As stated earlier, IMO, you already are transferring too much load to the front axle. To transfer less load to the front, you can increase the number of chain links under tension and/or decrease the amount of rearward tilt of the ball mount. If you do either of these, you might need to re-center the cams in their bar detents. And, it is quite possible the "fish tailing" you are observing is because your cams are not centered with the current adjustment.
The reason for my recommendation of less load transfer is based, in part, on the following.
I think the reason Ford, Chevrolet/GMC, Toyota, Equal-i-zer, and others have changed their weight distribution specifications is pretty well summed up in this Letter to Editor by Richard H Klein, P E
printed in TRAILER BODY BUILDERS Magazine. The comment which specifically addresses front axle load is:
2. The statement “too much tongue weight can force the truck down in the back, causing the front wheels to lift to the point where steering response and braking can be severely decreased” is not the real issue with heavy tongue weights. The real problem is that the tow vehicle's yaw stability, as measured by “understeer gradient”, is severely decreased. This increases the propensity of the tow vehicle to jackknife in turning maneuvers. Specifically, recent full scale testing conducted by the SAE Tow Vehicle Trailer Rating Committee (and now published in SAE J2807), determined that the use of weight distributing hitch torque should be minimized.
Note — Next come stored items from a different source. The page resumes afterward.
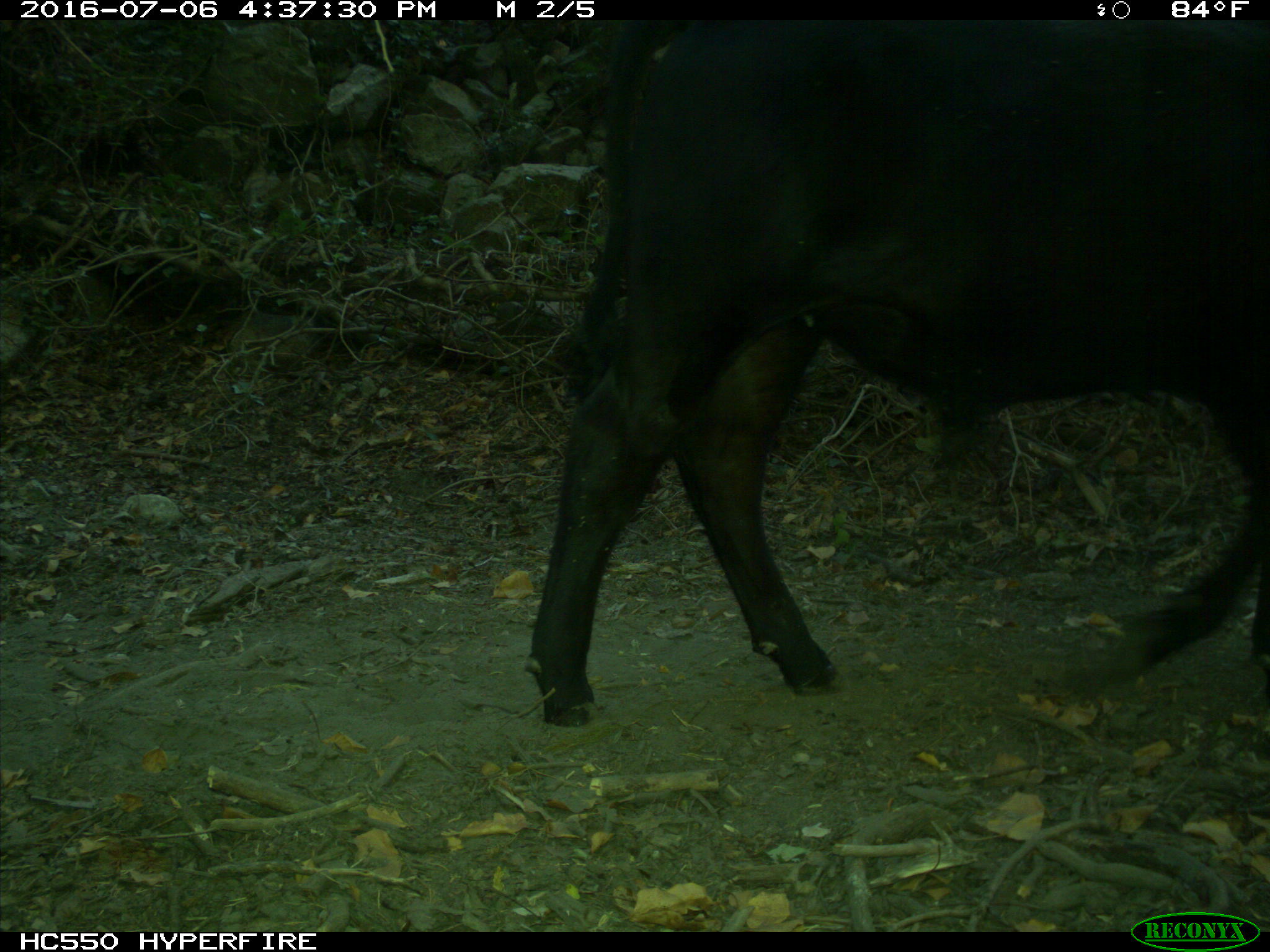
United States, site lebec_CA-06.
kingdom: Animalia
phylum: Chordata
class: Mammalia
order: Artiodactyla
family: Bovidae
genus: Bos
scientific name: Bos taurus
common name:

In fact they recommend that the Front Axle Load Restoration (FALR) not exceed 100% (100% means that the front axle weight is brought back, via weight distribution, to a weight equal to its “no trailer” condition).
A related explanation from a representative of the company which manufactures the Equal-i-zer hitch was first posted here
. It says:
In the past we had suggested that you should see a small drop on the front suspension. We are always trying to improve things here at Progress – our motto is “Safe and Happy Customers,” and so we are always reviewing our instructions and installation process. Recently, as part of this constant effort our engineers looked more deeply into this aspect of installation. We had always felt that a small drop was a sign that the trailer’s weight was being transferred to the front axle, and that this was essentially a good thing.
As our engineers reviewed the instructions for the last round of renewal of our instructions, the found research results that contradicted our prior thinking. There has been a substantial amount of testing conducted by experts from SAE and the RV Industry Association to find out what will produce the best stability when towing. This towing suggests that you want your front axle’s compression to be close to, but not lower than your free-standing height
. (Underline added for emphasis.)
Ford now says the Front Axle Load Restoration should be approximately 50%.
Equal-i-zer now says the Front Axle Load Restoration should be between 50% and 100%.
Chevrolet/GMC specify 100% or 50% depending on tow vehicle capacity and trailer weight.
Equal-i-zer's revised instructions specifically state:
You have most likely achieved good weight distribution adjustment if your measurements show the following with the trailer coupled and the weight distribution engaged:
1. From the coupled without weight distribution measurement, the front wheel well measurement is at least halfway back to the original uncoupled measurement. See line C on Front Wheel Well Measure Chart.
2. The rear wheel well measurement is somewhere between the uncoupled height, and the coupled with no weight distribution height. It should NEVER be higher than the uncoupled height. See line C on Rear Wheel Well Measure Chart. See Figure 19.
As with most towing-related discussions, you will receive a variety of opinions when you seek advice. It's up to you do decide which approach will work best for you.